When people say that electrons don't "exist" before observation or interaction, they are referring to a concept in quantum mechanics known as wave function collapse or the measurement problem.
In quantum mechanics, particles such as electrons are described by wave functions, which represent the probabilities of finding the particles in different states or locations. These wave functions can be thought of as a superposition of all possible states that the particle could occupy.
However, when a measurement or observation is made on a quantum system, the wave function "collapses" into a specific state corresponding to the observed outcome. This collapse is a probabilistic process, and the outcome of the measurement is one of the possible states determined by the probabilities in the wave function.
The statement that electrons don't exist before observation or interaction is a way of highlighting the peculiar nature of quantum mechanics. Until a measurement is made, the electron is described by a superposition of states, meaning it is not in a definite position or state but rather exists in a combination of possibilities. It's only upon measurement that one of those possibilities is realized and the electron is observed in a particular state.

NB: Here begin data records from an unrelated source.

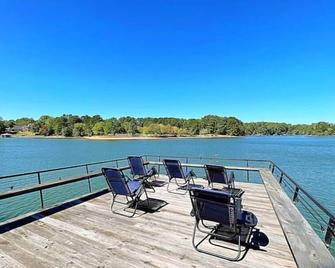 Deep water cove Lake Lanier cottage w/ hot tub, pvt dock, pool table, fire pit - Dawsonville - Balkon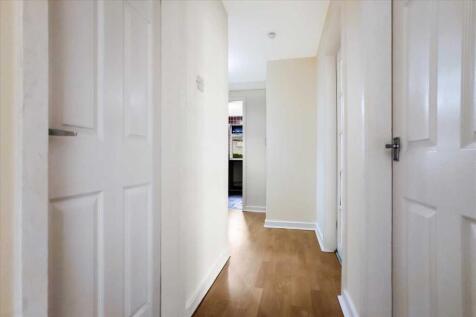 Entrance Hallway (1)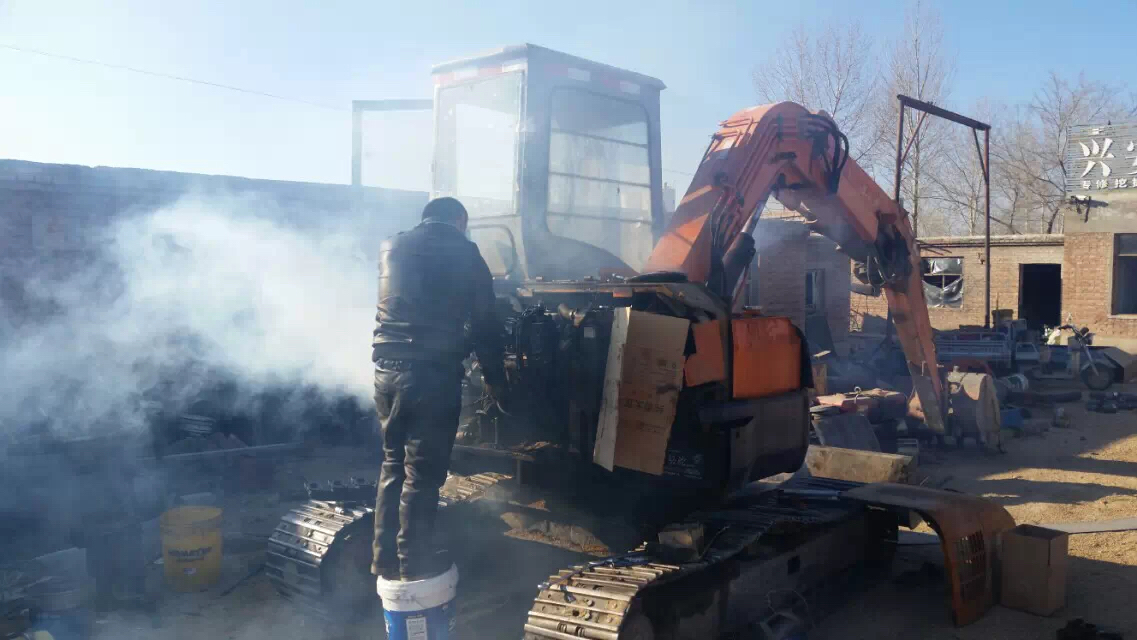 挖掘机无力动作慢怎么维修,挖掘机无动作故障解决大全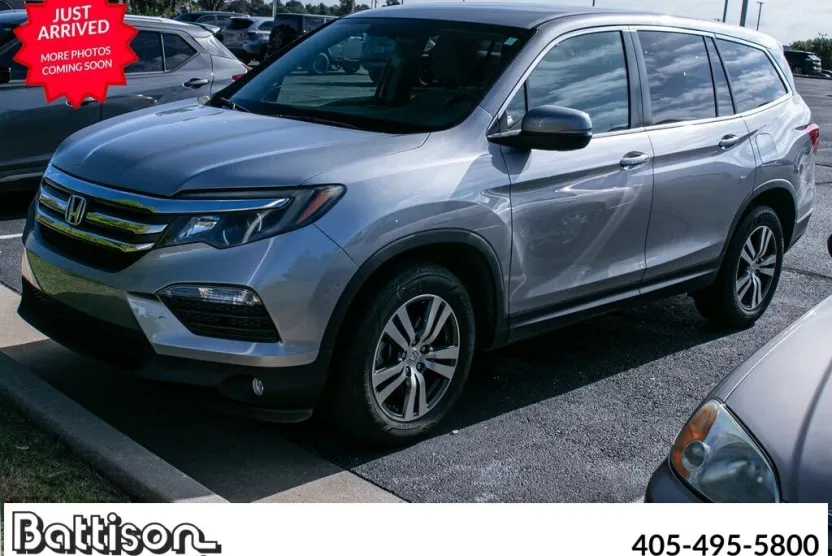 2017 Honda Pilot EX photo 1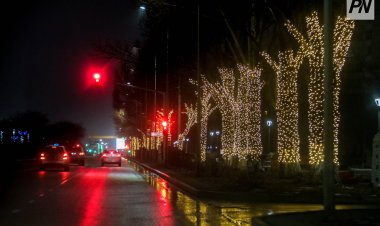 В Павлодаре приступили к обеспыливанию дорог
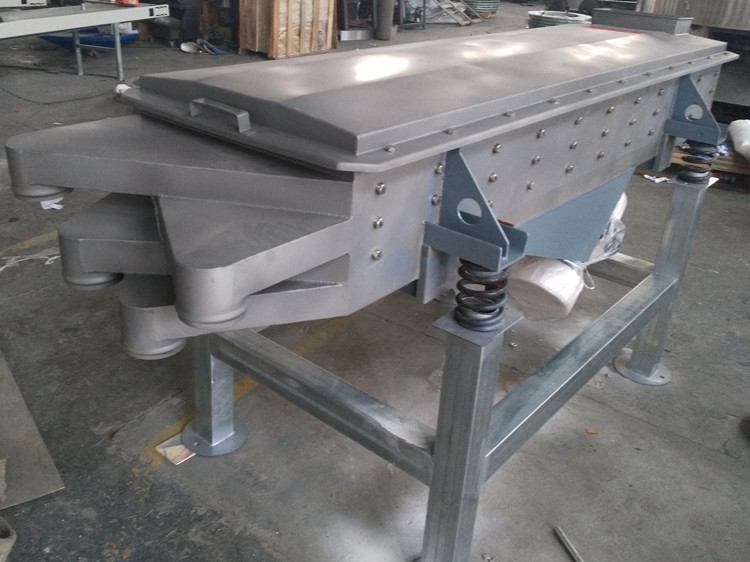 下振式直線振動篩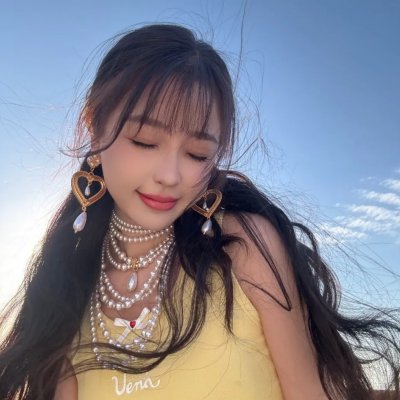 伯爵与妖精封面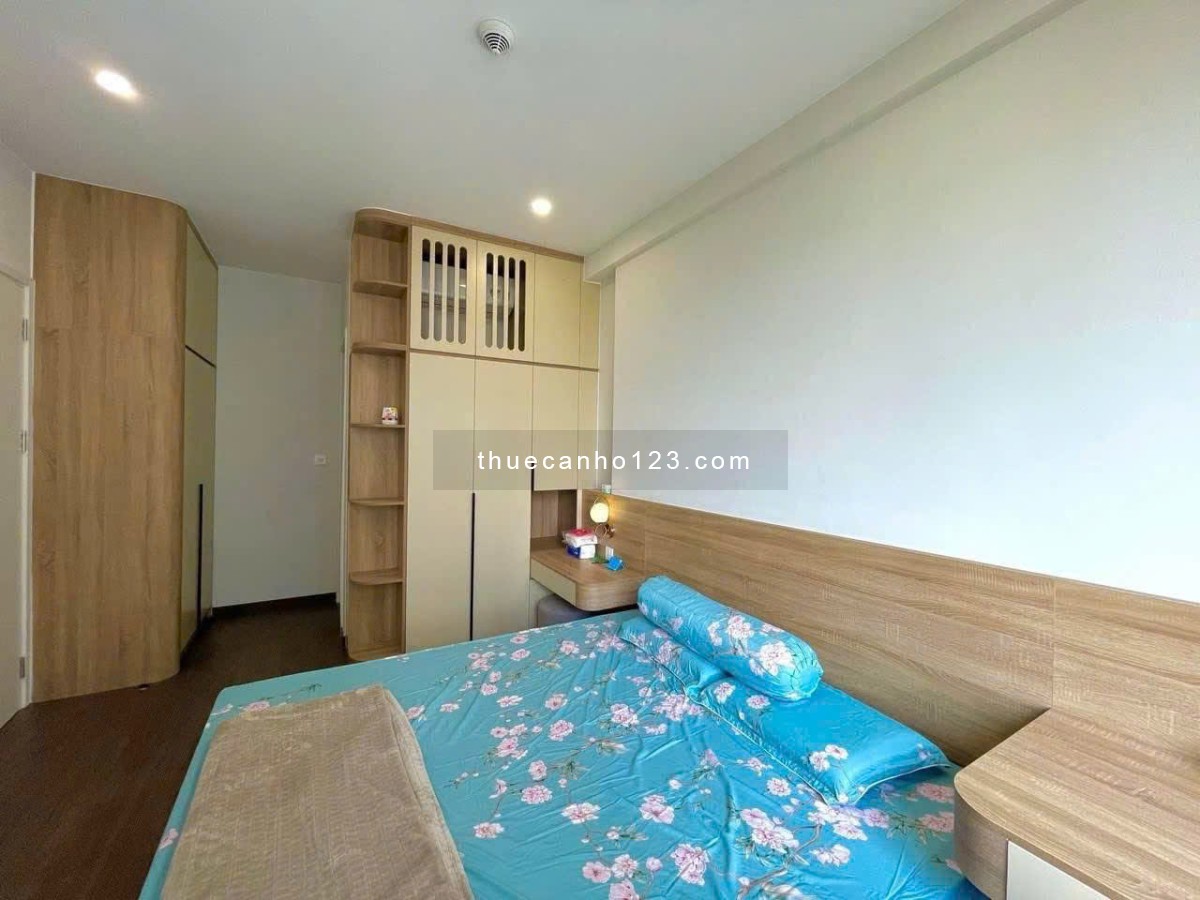 Cho thuê căn hộ cao cấp The Emerald Golf View – 2 PN, 2WC – full nội thất – giá chỉ 12 triệu/ tháng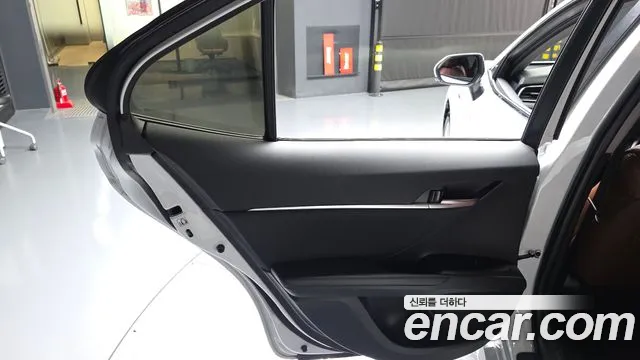Toyota Camry 2024 thumb 3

This behavior challenges our classical intuition, where objects are expected to have definite properties independent of observation. In the quantum realm, however, the act of measurement plays a crucial role in determining the observed outcome and collapses the wave function into a specific state.
It's important to note that this statement should not be taken to mean that the electron doesn't exist at all or that it is created by observation. Rather, it reflects the unique nature of quantum mechanics, where the behavior of particles is inherently probabilistic and can only be described by wave functions until a measurement occurs.